Copy word for word everything from the beginning of the records up to and including the line that contains "77L107 96L129 107H147L155".

_Records:_
::::

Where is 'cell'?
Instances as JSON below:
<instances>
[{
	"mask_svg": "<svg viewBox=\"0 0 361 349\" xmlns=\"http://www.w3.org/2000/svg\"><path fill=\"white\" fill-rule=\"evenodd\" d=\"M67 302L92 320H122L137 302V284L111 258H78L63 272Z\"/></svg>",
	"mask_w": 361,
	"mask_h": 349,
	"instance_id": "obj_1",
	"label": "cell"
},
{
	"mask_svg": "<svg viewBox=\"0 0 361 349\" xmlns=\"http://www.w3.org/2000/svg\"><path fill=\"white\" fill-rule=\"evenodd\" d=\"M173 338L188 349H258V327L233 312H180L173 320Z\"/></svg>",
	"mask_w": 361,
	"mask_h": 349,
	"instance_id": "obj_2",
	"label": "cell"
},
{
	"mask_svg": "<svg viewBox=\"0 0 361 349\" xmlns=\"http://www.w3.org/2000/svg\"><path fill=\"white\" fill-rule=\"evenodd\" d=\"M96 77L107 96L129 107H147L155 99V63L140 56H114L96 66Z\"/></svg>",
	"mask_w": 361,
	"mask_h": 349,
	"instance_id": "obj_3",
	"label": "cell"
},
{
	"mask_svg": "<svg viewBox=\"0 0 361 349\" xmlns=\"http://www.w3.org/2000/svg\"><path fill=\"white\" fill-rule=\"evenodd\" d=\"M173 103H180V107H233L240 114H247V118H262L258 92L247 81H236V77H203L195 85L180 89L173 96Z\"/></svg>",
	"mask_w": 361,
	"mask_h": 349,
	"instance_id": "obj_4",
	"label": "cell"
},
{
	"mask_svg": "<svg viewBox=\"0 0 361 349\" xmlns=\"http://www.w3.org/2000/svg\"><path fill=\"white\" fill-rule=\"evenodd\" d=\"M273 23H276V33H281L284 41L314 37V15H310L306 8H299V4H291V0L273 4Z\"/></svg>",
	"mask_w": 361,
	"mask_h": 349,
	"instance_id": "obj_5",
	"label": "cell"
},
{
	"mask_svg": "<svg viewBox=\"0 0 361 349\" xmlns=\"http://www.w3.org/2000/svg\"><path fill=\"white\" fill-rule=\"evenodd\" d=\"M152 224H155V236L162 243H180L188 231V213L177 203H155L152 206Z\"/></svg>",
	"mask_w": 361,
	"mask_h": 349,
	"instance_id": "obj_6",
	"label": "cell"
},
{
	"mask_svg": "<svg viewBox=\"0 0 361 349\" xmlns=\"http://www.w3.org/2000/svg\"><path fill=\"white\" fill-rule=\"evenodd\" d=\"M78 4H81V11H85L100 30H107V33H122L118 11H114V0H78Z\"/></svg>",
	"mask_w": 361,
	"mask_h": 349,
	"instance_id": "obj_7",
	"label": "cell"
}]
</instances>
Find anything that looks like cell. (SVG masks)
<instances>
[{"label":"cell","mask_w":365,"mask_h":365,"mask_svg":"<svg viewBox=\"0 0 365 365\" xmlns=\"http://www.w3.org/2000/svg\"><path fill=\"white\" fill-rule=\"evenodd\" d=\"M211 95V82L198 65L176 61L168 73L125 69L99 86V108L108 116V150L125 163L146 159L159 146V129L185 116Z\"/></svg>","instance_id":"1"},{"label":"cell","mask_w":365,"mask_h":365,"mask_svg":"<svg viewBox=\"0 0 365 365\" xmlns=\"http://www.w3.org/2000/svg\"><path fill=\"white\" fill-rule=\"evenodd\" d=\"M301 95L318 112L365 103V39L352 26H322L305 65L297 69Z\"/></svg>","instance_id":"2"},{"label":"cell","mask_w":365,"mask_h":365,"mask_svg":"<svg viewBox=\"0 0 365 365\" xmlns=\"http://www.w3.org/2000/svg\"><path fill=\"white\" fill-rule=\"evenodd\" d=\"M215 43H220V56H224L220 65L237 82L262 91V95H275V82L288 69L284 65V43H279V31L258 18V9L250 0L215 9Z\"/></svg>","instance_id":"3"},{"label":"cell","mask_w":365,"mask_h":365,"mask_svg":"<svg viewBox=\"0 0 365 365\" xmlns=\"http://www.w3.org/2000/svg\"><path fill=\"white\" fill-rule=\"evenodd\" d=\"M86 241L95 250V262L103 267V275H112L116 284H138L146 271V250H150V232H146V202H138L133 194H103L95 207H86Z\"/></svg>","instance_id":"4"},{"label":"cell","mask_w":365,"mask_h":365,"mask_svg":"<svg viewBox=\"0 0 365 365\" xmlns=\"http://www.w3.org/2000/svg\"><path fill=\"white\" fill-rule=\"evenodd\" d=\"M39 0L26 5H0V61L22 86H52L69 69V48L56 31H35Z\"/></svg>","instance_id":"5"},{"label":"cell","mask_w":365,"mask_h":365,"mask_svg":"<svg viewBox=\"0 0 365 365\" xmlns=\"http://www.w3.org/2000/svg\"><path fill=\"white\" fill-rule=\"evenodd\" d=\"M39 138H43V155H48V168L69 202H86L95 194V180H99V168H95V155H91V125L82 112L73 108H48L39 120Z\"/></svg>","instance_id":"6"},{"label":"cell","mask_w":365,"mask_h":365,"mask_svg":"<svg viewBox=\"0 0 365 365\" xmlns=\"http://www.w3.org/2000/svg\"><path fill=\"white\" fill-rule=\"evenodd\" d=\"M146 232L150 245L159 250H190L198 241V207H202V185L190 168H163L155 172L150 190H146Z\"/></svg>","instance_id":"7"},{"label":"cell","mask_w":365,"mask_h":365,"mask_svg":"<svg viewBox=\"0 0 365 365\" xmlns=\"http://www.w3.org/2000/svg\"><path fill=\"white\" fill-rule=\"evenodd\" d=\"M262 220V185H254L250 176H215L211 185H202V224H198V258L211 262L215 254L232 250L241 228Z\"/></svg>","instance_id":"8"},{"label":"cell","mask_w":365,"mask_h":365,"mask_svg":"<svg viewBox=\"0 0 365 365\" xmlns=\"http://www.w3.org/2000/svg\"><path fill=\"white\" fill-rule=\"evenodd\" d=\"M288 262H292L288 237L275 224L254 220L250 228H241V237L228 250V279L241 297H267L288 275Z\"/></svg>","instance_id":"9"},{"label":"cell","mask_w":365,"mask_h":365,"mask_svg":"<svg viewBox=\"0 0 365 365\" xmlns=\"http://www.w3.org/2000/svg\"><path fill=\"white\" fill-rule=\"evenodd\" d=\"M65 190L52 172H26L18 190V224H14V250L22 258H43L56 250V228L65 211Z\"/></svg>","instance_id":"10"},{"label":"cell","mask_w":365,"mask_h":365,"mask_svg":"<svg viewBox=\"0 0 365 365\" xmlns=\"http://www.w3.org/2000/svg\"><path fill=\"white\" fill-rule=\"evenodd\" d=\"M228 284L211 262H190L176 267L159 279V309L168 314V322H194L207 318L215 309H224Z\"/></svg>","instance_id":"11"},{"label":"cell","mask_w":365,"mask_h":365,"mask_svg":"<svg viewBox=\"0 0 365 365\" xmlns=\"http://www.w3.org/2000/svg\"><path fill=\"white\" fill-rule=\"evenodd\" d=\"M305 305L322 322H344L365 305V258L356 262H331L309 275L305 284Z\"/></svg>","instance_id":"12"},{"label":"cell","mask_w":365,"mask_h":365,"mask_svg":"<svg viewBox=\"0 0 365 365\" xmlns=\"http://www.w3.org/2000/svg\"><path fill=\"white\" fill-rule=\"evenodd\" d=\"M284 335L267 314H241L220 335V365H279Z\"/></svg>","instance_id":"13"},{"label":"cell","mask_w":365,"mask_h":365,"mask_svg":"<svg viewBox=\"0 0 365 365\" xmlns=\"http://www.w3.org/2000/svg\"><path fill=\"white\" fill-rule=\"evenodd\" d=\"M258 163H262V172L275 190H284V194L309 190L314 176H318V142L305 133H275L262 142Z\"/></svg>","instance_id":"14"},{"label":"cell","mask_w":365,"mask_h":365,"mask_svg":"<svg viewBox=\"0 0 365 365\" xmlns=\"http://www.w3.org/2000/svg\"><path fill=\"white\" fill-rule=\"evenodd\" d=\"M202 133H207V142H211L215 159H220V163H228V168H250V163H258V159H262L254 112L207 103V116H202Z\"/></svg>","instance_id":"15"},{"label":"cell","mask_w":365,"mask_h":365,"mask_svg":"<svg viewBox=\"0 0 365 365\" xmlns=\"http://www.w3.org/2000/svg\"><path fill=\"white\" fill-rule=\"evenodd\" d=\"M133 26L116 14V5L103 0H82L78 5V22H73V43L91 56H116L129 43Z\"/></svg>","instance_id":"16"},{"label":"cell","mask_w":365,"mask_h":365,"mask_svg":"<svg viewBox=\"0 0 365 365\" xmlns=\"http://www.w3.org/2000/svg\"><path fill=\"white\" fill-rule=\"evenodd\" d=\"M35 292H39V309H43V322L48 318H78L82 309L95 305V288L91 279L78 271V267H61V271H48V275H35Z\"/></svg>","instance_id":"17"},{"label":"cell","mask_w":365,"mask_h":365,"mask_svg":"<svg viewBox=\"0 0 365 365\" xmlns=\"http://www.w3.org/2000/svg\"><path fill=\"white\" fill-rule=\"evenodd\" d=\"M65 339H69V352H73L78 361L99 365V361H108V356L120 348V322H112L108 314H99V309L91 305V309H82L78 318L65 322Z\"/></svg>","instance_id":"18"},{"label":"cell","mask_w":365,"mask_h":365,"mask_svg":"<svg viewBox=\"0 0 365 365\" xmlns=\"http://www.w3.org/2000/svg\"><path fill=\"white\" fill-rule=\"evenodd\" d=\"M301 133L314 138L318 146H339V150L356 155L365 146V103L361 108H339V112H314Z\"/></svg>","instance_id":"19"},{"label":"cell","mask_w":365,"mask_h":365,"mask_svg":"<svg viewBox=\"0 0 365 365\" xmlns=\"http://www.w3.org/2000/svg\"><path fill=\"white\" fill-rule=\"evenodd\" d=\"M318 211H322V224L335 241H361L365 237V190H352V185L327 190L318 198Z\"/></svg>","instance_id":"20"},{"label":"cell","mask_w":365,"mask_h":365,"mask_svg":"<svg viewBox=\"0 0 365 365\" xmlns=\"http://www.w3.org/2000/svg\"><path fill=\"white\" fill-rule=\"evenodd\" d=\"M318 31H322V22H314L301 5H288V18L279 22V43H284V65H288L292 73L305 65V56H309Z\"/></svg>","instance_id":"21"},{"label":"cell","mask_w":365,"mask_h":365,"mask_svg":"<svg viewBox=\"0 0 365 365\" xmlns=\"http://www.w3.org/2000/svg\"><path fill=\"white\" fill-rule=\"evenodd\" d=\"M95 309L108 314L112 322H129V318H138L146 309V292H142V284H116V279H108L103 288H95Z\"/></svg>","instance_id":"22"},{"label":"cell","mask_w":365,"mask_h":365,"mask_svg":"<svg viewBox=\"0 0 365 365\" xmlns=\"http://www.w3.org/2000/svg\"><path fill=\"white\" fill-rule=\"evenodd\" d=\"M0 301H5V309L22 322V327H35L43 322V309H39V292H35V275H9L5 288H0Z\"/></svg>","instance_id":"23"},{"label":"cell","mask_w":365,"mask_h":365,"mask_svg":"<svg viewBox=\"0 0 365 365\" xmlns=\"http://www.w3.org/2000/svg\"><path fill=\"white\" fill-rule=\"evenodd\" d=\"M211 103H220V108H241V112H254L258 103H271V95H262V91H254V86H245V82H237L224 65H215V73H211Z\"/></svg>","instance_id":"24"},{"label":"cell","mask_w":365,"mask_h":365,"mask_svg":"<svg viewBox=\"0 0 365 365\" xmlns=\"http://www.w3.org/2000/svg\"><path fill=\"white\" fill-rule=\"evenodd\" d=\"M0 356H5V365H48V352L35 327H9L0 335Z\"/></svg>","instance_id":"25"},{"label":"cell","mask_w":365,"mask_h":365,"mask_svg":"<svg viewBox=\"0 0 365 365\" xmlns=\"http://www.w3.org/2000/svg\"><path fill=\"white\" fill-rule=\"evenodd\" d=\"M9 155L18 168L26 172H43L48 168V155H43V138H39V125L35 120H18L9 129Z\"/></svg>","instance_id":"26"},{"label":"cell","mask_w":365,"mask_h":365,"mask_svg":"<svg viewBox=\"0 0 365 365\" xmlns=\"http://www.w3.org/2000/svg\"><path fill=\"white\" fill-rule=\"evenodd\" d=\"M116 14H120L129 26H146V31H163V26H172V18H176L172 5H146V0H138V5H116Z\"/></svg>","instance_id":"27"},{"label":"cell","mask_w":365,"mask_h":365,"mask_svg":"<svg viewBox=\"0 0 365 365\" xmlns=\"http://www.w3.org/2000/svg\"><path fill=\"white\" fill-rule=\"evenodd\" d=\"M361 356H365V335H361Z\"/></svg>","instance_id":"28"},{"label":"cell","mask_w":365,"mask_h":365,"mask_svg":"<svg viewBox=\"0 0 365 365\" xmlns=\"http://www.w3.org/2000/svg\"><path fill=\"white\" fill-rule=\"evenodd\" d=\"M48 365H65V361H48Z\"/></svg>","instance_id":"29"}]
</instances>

::::

_Solved exercise:_
Where is 'cell'?
Instances as JSON below:
<instances>
[{
	"mask_svg": "<svg viewBox=\"0 0 361 349\" xmlns=\"http://www.w3.org/2000/svg\"><path fill=\"white\" fill-rule=\"evenodd\" d=\"M67 302L92 320H122L137 302V284L111 258H78L63 272Z\"/></svg>",
	"mask_w": 361,
	"mask_h": 349,
	"instance_id": "obj_1",
	"label": "cell"
},
{
	"mask_svg": "<svg viewBox=\"0 0 361 349\" xmlns=\"http://www.w3.org/2000/svg\"><path fill=\"white\" fill-rule=\"evenodd\" d=\"M173 338L188 349H258V327L233 312H180L173 320Z\"/></svg>",
	"mask_w": 361,
	"mask_h": 349,
	"instance_id": "obj_2",
	"label": "cell"
},
{
	"mask_svg": "<svg viewBox=\"0 0 361 349\" xmlns=\"http://www.w3.org/2000/svg\"><path fill=\"white\" fill-rule=\"evenodd\" d=\"M96 77L107 96L129 107H147L155 99V63L140 56H114L96 66Z\"/></svg>",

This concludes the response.